Passage for review:
------

The consumer news you never see.

AuthorBlinken, Tony
PositionWashington Post

Last August, The Washington Post Business section revealed that the International Trade Commission had mobilized to stem the flow into the United States of inexpensive Canadian raspberries. The red peril from the north was cutting into the profits of American growers, the Post reported: "Canadians appear to be taking advantage of a quirk in U.S. customs law that allows them to ship unfrozen raspberries into the U.S. duty-free during the July and August growing seasons."

The raspberry story ran on the front of the Business section. In a short item on page 3 the same day, the Post noted that Ford Motor Company had recalled 361,900 of its 1981-84 cars because they had defective seat belts that might break during front-end crashes.

Somewhere there are a handful of people who were truly alarmed by the ITC's having to intervene in the Canadian fruit situation. Some of them might be right here in Washington--members of the raspberry lobby, perhaps. But a lot more people would probably like to know about seat belts that won't protect them and their families in case of an accident. It's the kind of information that reminds us of how the failings of large corporations affect our lives. On a more practical level, it's also the kind of information you might like to have on your way into a showroom full of shiny new autos.

A lot of interesting consumer news gets buried in the Post. In recent months, dozens of stories on dangerous products, ranging from cars to power saws to baby pacifiers, have received only passing coverage from the paper, often on page 3 of the Business section. The Nutone company decides to fix a quarter of a million ceiling fans it has sold because they sometimes fall from their fixtures during operation; "herbal" arthritis pills available over-the-counter in 40 states are found to contain potentially dangerous levels of prescription drugs; the list goes on and on.

------

Raw data:
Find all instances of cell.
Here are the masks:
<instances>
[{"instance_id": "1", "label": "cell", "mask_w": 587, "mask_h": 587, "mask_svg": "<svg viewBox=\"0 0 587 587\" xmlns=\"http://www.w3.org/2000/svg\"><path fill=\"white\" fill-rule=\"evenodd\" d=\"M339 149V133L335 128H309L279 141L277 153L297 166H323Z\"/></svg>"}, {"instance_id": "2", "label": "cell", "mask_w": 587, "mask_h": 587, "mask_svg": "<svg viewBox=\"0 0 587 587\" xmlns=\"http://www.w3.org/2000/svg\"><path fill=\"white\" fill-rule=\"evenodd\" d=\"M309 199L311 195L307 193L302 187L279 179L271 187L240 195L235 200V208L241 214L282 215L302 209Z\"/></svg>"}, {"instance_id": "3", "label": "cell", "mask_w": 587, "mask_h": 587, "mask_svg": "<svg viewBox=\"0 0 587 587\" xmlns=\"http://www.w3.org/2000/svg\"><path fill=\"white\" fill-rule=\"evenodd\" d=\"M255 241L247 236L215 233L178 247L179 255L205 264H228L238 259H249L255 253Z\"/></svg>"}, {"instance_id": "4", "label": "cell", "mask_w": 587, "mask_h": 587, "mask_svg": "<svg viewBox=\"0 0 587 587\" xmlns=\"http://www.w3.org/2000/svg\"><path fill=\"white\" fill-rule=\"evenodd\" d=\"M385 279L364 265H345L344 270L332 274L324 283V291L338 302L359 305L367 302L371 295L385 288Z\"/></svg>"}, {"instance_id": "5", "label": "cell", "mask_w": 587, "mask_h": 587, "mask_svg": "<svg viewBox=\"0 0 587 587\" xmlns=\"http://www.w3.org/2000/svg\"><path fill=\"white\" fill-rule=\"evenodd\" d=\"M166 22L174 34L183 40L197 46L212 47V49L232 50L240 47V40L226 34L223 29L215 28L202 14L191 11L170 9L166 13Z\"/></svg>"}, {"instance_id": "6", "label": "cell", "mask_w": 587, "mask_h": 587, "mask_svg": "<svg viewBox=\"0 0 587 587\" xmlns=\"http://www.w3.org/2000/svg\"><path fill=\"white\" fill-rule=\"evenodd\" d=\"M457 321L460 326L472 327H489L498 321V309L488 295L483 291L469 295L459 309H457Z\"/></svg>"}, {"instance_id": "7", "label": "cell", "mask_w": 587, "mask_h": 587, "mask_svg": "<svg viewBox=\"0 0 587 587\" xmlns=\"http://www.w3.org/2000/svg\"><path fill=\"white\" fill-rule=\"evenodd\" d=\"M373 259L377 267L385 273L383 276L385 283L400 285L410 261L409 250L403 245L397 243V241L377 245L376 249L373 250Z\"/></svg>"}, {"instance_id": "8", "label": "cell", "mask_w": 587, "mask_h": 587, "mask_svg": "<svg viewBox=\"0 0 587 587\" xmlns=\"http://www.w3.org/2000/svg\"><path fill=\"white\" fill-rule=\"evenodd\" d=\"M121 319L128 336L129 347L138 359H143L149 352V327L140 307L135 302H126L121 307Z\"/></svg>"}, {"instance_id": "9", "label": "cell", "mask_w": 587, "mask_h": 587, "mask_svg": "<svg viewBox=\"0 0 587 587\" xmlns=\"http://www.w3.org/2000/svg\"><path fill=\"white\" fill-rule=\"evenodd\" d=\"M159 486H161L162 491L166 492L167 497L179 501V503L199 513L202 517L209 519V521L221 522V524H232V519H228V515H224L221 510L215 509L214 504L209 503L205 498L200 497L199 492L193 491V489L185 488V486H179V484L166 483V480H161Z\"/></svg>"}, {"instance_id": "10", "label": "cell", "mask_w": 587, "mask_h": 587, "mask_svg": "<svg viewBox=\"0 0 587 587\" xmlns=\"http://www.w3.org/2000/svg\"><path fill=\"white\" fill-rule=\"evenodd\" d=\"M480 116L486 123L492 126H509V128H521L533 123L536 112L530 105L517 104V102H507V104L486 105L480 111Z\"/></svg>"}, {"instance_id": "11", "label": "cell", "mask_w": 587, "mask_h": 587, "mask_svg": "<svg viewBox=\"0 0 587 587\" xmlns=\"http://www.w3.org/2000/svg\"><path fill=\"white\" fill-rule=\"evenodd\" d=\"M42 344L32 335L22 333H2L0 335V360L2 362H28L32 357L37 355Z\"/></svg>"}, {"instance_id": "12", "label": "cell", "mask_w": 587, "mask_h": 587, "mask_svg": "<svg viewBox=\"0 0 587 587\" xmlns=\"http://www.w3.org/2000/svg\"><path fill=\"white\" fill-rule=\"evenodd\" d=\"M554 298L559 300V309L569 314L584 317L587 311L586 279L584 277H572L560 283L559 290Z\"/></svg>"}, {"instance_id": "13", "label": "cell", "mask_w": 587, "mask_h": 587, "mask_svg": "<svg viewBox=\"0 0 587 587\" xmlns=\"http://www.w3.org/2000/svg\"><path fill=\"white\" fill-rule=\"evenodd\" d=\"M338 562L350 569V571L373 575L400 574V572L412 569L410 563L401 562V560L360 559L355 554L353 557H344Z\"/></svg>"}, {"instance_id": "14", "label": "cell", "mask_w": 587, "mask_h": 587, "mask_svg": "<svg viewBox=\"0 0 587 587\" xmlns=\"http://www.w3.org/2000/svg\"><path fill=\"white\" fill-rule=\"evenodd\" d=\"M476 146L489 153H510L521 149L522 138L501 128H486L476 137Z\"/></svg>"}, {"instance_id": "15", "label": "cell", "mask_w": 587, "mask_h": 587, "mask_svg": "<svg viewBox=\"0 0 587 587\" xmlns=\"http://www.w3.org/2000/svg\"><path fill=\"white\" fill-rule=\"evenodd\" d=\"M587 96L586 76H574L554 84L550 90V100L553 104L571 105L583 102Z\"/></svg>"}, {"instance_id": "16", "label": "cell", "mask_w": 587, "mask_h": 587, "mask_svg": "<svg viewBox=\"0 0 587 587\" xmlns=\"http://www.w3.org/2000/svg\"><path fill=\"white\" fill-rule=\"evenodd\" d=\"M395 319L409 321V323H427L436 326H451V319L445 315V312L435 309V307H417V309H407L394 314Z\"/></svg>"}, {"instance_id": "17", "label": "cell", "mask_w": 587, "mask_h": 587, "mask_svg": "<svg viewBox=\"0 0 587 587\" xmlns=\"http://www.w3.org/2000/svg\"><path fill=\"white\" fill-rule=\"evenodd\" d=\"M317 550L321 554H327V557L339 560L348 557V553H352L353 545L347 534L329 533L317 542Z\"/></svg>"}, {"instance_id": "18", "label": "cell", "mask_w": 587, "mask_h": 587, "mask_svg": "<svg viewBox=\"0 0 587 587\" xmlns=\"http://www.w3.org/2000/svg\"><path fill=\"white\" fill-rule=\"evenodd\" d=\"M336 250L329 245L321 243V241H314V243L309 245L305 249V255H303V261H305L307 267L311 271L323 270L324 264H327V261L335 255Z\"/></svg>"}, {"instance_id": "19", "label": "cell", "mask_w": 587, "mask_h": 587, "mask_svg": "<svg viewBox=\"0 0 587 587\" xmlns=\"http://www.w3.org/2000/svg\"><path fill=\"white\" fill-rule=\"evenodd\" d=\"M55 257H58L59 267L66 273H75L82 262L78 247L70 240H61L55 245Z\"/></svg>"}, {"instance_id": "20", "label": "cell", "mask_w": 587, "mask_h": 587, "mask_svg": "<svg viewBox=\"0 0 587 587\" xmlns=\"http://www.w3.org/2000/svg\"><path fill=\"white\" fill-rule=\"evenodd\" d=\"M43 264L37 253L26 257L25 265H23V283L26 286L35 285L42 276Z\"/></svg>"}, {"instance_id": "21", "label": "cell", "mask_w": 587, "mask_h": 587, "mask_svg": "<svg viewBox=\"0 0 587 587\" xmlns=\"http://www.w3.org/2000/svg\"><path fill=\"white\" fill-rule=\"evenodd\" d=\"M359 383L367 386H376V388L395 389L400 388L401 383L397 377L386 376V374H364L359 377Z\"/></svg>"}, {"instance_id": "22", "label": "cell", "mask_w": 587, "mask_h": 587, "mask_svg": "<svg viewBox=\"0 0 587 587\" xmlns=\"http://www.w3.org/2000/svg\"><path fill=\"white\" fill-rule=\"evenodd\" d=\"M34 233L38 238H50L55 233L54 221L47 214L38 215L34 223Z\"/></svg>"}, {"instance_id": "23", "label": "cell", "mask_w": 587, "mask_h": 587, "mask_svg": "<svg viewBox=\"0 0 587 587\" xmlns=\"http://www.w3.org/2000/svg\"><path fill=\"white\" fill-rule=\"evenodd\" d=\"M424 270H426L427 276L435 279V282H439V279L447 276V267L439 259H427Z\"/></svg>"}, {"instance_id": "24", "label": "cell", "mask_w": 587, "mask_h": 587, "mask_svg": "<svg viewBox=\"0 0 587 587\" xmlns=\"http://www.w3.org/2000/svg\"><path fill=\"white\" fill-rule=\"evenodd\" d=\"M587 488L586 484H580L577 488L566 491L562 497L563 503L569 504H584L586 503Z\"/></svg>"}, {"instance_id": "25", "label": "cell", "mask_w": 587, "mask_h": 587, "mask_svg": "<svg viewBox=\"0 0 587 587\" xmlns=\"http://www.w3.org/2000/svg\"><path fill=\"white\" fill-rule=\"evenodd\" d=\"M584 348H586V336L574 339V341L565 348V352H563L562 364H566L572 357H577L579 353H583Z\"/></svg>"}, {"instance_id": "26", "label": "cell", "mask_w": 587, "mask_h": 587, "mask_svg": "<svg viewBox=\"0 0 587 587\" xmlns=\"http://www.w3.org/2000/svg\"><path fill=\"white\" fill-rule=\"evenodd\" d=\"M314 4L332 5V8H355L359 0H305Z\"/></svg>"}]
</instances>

------

Complete the following:
(a) Answer these questions from the consumer news article:
(i) How many cars did Ford Motor Company recall?
(ii) Where in the paper did the raspberry story run?
(iii) In how many states were the "herbal" arthritis pills available over the counter?
(b) Do these statements agree with the consumer news article? For each, answer yes or no and quote the words of the article that settle it.
(i) The Ford recall was reported on page 3 of the Business section.
(ii) Canadian raspberries could enter the U.S. duty-free only when frozen.
(iii) Nutone decided to fix a quarter of a million ceiling fans.
(c) Extend the consumer news article, starting after its last sentence.
The material has no connection to the consumer news article.

Response list:
(a)
(i) 361,900 of its 1981-84 cars.
(ii) On the front of the Business section.
(iii) 40 states.

(b)
(i) Yes: "In a short item on page 3 the same day, the Post noted that Ford Motor Company had recalled 361,900 of its 1981-84 cars"
(ii) No: "allows them to ship unfrozen raspberries into the U.S. duty-free during the July and August growing seasons"
(iii) Yes: "The Nutone company decides to fix a quarter of a million ceiling fans it has sold"

(c)
Several outside critics, including this magazine, have chided the Post for downplaying news that has a direct and potentially immediate impact on its readers. From the inside, Sam Zagoria, the post's ombudsman, wrote in his column last July that many more stories about consumer safety should receive prominent play--some in the National section. "Newspapers and magazines are part of the marketplace process, contributing to (and profiting from) the sale of a great variety of products," Zagoria wrote. "When any of these go sour, for whatever reasons, I believe the media should share responsibility with the manufacturer and retailer to alert customers to the danger and help them obtain appropriate redress."

Zagoria's admonishment, as well as follow-up discussions he had with Post writers and editors, have had no noticeable impact. Several editors flatly dismiss Zagoria's concerns as unimportant, while others explain them away by citing his tenure from 1978 to 1984 on the federal Consumer Product Safety Commission.

The classic explanation for a newspaper seeming to avoid consumer coverage is that the publisher fears a loss of advertising profits. The Post probably is not immune to this phenomenon, but as a profitable company with little competition, it doesn't appear to be as vulnerable as the average small-town daily. A better explanation for the Post's downplaying of consumer safety stories begins with the way a major newspaper tends to classify some news as insignificant because it's not startlingly unique and doesn't involve conventional political power struggles. Our perceptions of the pressing events of the day are shaped in large measure by such behind-the-scenes pigeon-holding, as well as by the culture of the newsroom, which at the Post draws reporters' attention toward the doings of official Washington and away from potentially deadly automobiles.